>>>>
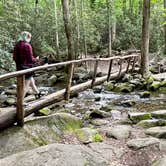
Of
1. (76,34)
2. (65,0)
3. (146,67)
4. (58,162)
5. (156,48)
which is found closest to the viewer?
(58,162)

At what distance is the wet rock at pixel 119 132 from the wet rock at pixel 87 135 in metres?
0.29

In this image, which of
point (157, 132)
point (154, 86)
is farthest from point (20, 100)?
point (154, 86)

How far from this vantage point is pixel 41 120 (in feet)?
20.6

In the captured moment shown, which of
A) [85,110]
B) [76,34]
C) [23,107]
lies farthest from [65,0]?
[23,107]

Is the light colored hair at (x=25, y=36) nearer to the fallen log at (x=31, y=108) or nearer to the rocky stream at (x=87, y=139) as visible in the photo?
the fallen log at (x=31, y=108)

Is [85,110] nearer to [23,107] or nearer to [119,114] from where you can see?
[119,114]

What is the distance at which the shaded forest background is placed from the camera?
1706 cm

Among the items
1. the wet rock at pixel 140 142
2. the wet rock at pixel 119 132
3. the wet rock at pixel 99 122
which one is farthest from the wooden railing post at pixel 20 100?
the wet rock at pixel 99 122

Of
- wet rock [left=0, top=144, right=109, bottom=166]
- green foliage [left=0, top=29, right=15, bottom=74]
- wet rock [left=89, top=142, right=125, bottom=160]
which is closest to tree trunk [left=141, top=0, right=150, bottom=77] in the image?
green foliage [left=0, top=29, right=15, bottom=74]

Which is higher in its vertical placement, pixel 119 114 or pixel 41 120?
pixel 41 120

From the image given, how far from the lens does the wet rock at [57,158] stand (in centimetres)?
432

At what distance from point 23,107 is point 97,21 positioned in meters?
22.3

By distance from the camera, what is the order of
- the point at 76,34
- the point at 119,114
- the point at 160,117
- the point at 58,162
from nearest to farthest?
the point at 58,162
the point at 160,117
the point at 119,114
the point at 76,34

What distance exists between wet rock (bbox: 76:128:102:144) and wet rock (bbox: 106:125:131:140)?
292mm
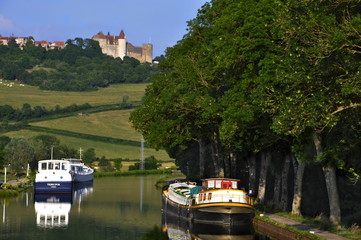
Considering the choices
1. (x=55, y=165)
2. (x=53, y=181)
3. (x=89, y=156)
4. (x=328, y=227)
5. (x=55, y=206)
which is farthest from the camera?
(x=89, y=156)

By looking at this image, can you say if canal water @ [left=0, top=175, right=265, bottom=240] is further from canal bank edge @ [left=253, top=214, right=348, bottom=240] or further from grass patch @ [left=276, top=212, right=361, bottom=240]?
grass patch @ [left=276, top=212, right=361, bottom=240]

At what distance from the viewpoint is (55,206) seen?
69375 mm

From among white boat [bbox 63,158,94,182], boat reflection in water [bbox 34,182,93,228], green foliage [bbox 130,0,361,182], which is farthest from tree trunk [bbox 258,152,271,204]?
white boat [bbox 63,158,94,182]

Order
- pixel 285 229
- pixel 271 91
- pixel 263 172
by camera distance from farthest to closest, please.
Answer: pixel 263 172
pixel 271 91
pixel 285 229

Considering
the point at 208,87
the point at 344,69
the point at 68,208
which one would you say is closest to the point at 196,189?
the point at 208,87

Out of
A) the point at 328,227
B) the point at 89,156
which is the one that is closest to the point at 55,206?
the point at 328,227

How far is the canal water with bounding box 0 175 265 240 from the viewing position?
47.8m

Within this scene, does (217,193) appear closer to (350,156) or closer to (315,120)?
(350,156)

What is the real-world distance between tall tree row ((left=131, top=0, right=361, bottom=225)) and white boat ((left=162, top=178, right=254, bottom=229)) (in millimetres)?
3354

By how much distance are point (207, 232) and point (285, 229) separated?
27.0 feet

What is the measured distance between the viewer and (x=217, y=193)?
48.0 meters

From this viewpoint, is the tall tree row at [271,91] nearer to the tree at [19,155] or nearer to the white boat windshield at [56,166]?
the white boat windshield at [56,166]

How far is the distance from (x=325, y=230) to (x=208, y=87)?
69.8ft

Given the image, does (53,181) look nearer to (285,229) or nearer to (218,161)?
(218,161)
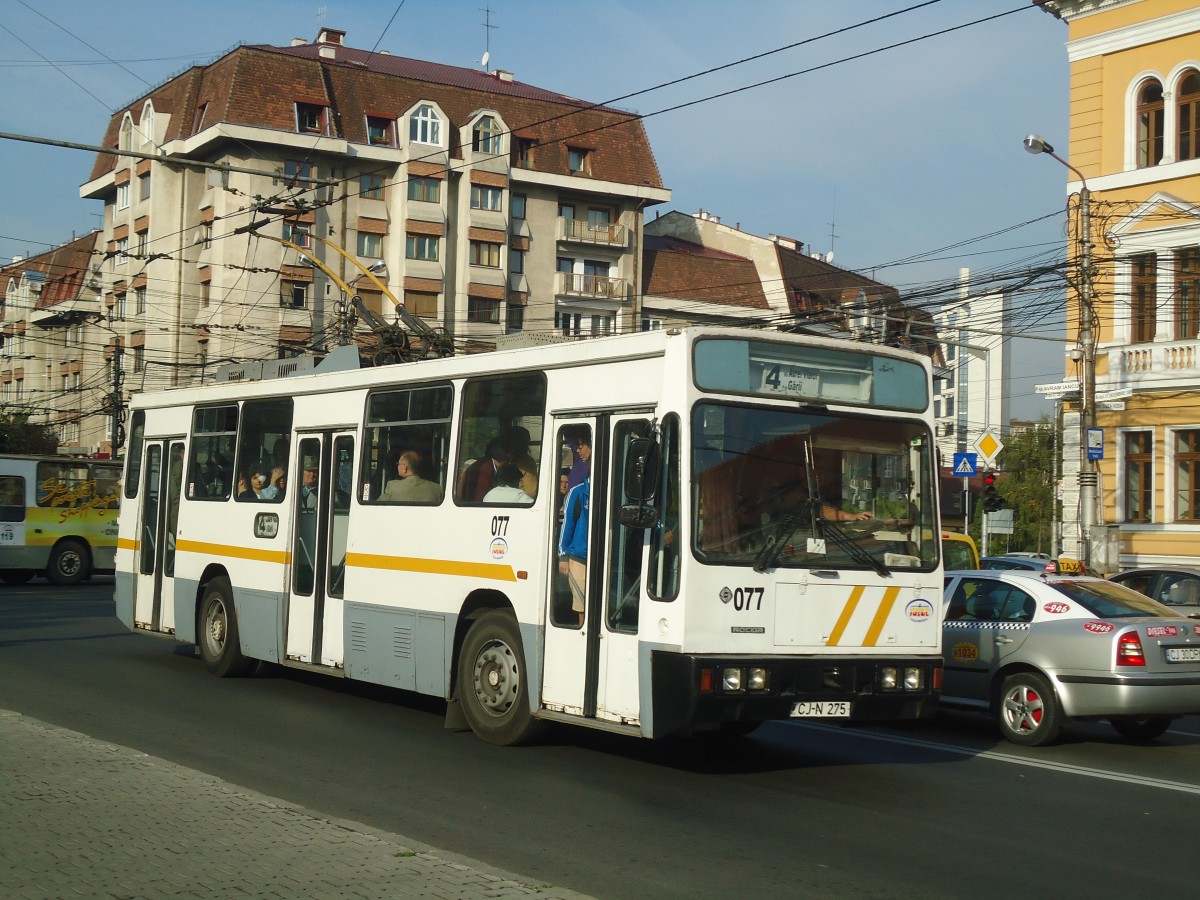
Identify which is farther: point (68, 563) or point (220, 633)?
point (68, 563)

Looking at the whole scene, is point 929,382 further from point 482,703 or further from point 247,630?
point 247,630

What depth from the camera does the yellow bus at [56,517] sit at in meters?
31.2

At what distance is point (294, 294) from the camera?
56906 millimetres

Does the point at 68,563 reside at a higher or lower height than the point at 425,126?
lower

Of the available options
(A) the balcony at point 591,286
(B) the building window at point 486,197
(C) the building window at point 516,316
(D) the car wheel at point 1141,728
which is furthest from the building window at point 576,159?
(D) the car wheel at point 1141,728

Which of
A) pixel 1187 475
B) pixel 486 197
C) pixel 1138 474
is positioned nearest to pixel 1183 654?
pixel 1187 475

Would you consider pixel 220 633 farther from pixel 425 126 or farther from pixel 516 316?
pixel 425 126

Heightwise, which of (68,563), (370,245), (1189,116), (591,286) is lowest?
(68,563)

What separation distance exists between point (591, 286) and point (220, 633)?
173 feet

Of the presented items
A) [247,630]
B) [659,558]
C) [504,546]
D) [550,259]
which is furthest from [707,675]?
[550,259]

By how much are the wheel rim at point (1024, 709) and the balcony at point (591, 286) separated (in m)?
54.4

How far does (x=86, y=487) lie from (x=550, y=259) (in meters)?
36.2

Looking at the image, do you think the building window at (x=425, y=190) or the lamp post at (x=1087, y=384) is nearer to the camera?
the lamp post at (x=1087, y=384)

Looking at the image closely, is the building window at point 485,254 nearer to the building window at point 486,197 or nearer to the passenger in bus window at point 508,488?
the building window at point 486,197
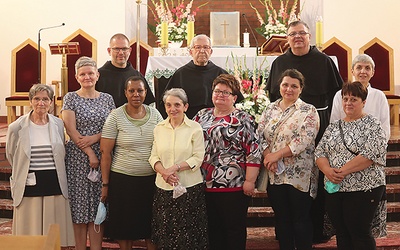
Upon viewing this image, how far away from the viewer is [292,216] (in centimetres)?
440

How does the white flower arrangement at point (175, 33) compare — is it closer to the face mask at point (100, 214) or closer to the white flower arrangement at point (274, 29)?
the white flower arrangement at point (274, 29)

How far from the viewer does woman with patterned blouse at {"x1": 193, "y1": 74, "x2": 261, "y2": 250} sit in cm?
430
<<<<
● Task instructions:
Copy out all of the material exactly as written, without its pictures.

● Correct answer:
Of
1. (76,34)
2. (65,0)
3. (146,67)
4. (58,162)
5. (156,48)
which is found closest to the viewer?
(58,162)

At what distance is the wet rock at pixel 119 132 from the wet rock at pixel 87 135 in metres?
0.29

In this image, which of
point (157, 132)
point (154, 86)
is farthest from point (20, 100)?
point (154, 86)

How far from this vantage point is pixel 41 120 (in feet)?
20.6

In the captured moment shown, which of
A) [85,110]
B) [76,34]
C) [23,107]
lies farthest from [65,0]?
[23,107]

Is the light colored hair at (x=25, y=36) nearer to the fallen log at (x=31, y=108) or nearer to the rocky stream at (x=87, y=139) as visible in the photo?
the fallen log at (x=31, y=108)

Is [85,110] nearer to [23,107] or nearer to [119,114] from where you can see?
[119,114]

What is the distance at which the shaded forest background is placed from the camera?
1706 cm

Among the items
1. the wet rock at pixel 140 142
2. the wet rock at pixel 119 132
3. the wet rock at pixel 99 122
which one is farthest from the wooden railing post at pixel 20 100?
the wet rock at pixel 99 122

Of
- wet rock [left=0, top=144, right=109, bottom=166]
- green foliage [left=0, top=29, right=15, bottom=74]
- wet rock [left=89, top=142, right=125, bottom=160]
which is closest to tree trunk [left=141, top=0, right=150, bottom=77] in the image?
green foliage [left=0, top=29, right=15, bottom=74]

Which is higher in its vertical placement, pixel 119 114 or pixel 41 120?
pixel 41 120

From the image given, how far from the lens does the wet rock at [57,158] stand (in centimetres)?
432

At what distance from point 23,107 is point 97,21 positioned in meters?
22.3

By distance from the camera, what is the order of
- the point at 76,34
- the point at 119,114
- the point at 160,117
- the point at 58,162
from nearest to farthest?
the point at 58,162
the point at 160,117
the point at 119,114
the point at 76,34

What distance exists between wet rock (bbox: 76:128:102:144) and wet rock (bbox: 106:125:131:140)?
292mm
Considering the choices
1. (x=55, y=165)
2. (x=53, y=181)
3. (x=89, y=156)
4. (x=328, y=227)
5. (x=55, y=206)
which is farthest from the camera?
(x=89, y=156)

By looking at this image, can you say if canal water @ [left=0, top=175, right=265, bottom=240] is further from canal bank edge @ [left=253, top=214, right=348, bottom=240] or further from grass patch @ [left=276, top=212, right=361, bottom=240]?
grass patch @ [left=276, top=212, right=361, bottom=240]

At what distance from the viewpoint is (55,206) seen?
69375 mm

From among white boat [bbox 63,158,94,182], boat reflection in water [bbox 34,182,93,228], green foliage [bbox 130,0,361,182], which is farthest from tree trunk [bbox 258,152,271,204]?
white boat [bbox 63,158,94,182]

Order
- pixel 285 229
- pixel 271 91
- pixel 263 172
by camera distance from farthest to closest, please.
Answer: pixel 263 172
pixel 271 91
pixel 285 229

Considering
the point at 208,87
the point at 344,69
the point at 68,208
which one would you say is closest to the point at 196,189?
the point at 208,87

Out of
A) the point at 328,227
B) the point at 89,156
which is the one that is closest to the point at 55,206?
the point at 328,227

How far is the canal water with bounding box 0 175 265 240 from the viewing position?
47.8m

Within this scene, does (217,193) appear closer to (350,156) or closer to (315,120)?
(350,156)

What is the real-world distance between tall tree row ((left=131, top=0, right=361, bottom=225)) and white boat ((left=162, top=178, right=254, bottom=229)) (in millimetres)?
3354

By how much distance are point (207, 232) and point (285, 229) separated?
27.0 feet

What is the measured distance between the viewer and (x=217, y=193)?
48.0 meters

From this viewpoint, is the tall tree row at [271,91] nearer to the tree at [19,155] or nearer to the white boat windshield at [56,166]?
the white boat windshield at [56,166]

How far is the distance from (x=325, y=230) to (x=208, y=87)?
69.8ft

Given the image, does (53,181) look nearer to (285,229) or nearer to (218,161)?
(218,161)
Identify which is farther: point (68, 563) or point (220, 633)?
point (68, 563)

Looking at the whole scene, is point 929,382 further from point 482,703 or further from point 247,630?
point 247,630

What depth from the camera does the yellow bus at [56,517] sit at in meters?
31.2

At what distance is point (294, 294) from the camera?
56906 millimetres

Does the point at 68,563 reside at a higher or lower height than the point at 425,126?
lower

Of the available options
(A) the balcony at point 591,286
(B) the building window at point 486,197
(C) the building window at point 516,316
(D) the car wheel at point 1141,728
which is furthest from the building window at point 576,159?
(D) the car wheel at point 1141,728

Which of
A) pixel 1187 475
B) pixel 486 197
C) pixel 1138 474
is positioned nearest to pixel 1183 654?
pixel 1187 475

Would you consider pixel 220 633 farther from pixel 425 126 or farther from pixel 516 316?
pixel 425 126

Heightwise, which of (68,563), (370,245), (1189,116), (591,286) is lowest?
(68,563)

What separation distance exists between point (591, 286) and point (220, 633)?
173 feet

Of the presented items
A) [247,630]
B) [659,558]
C) [504,546]
D) [550,259]
which is furthest from [707,675]?
[550,259]

By how much are the wheel rim at point (1024, 709) and the balcony at point (591, 286) separated (in m)?
54.4

How far does (x=86, y=487) lie from (x=550, y=259) (in meters)?
36.2

Looking at the image, do you think the building window at (x=425, y=190) or the lamp post at (x=1087, y=384) is nearer to the camera?
the lamp post at (x=1087, y=384)

Looking at the image closely, is the building window at point 485,254 nearer to the building window at point 486,197 or nearer to the passenger in bus window at point 508,488?
the building window at point 486,197
Upon viewing this image, how far away from the viewer is [292,216] (in centimetres)?
440

How does the white flower arrangement at point (175, 33) compare — is it closer to the face mask at point (100, 214) or closer to the white flower arrangement at point (274, 29)?
the white flower arrangement at point (274, 29)

How far from the viewer does woman with patterned blouse at {"x1": 193, "y1": 74, "x2": 261, "y2": 250} sit in cm?
430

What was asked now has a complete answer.